Langston Hughes in 1920, when he was 17 years old wrote this famous poem about the African spirit. I've known rivers. I've known rivers ancient as the world and older than the flow of human blood and human veins. My soul has grown deep like the rivers. I bathed in the Euphrates. When dawns were young. I built my hut near the Congo and it lulled me to sleep. I looked upon the Nile and raised the pyramids above it. I heard the singing of the Mississippi when Abe Lincoln went down to New Orleans, and I've seen its muddy bosom turn all golden in the sunset. I've known rivers, ancient dusky rivers. My soul has grown deep like the rivers. 

And I will conclude with 60 seconds of the poem written by Stanley Tarver. Stanley Tarver was a Poughkeepsie High School graduate. Some of you may know the family. I spoke to his older brother who asked me to read this poem that Stanley Tarver wrote in 1977, so almost fifty year ago. Obviously inspired by Langston Hughes, he writes from Poughkeepsie.

#### Exercise aim:
Reproduce word for word the portion of the passage about the Langston Hughes poem starting at "Langston Hughes in" and ending at "rivers. My soul has grown deep like the rivers.".

#### Supplied information:
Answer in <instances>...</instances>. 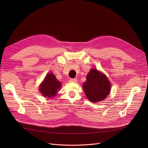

#### Response to this exercise:
Langston Hughes in 1920, when he was 17 years old wrote this famous poem about the African spirit. I've known rivers. I've known rivers ancient as the world and older than the flow of human blood and human veins. My soul has grown deep like the rivers. I bathed in the Euphrates. When dawns were young. I built my hut near the Congo and it lulled me to sleep. I looked upon the Nile and raised the pyramids above it. I heard the singing of the Mississippi when Abe Lincoln went down to New Orleans, and I've seen its muddy bosom turn all golden in the sunset. I've known rivers, ancient dusky rivers. My soul has grown deep like the rivers.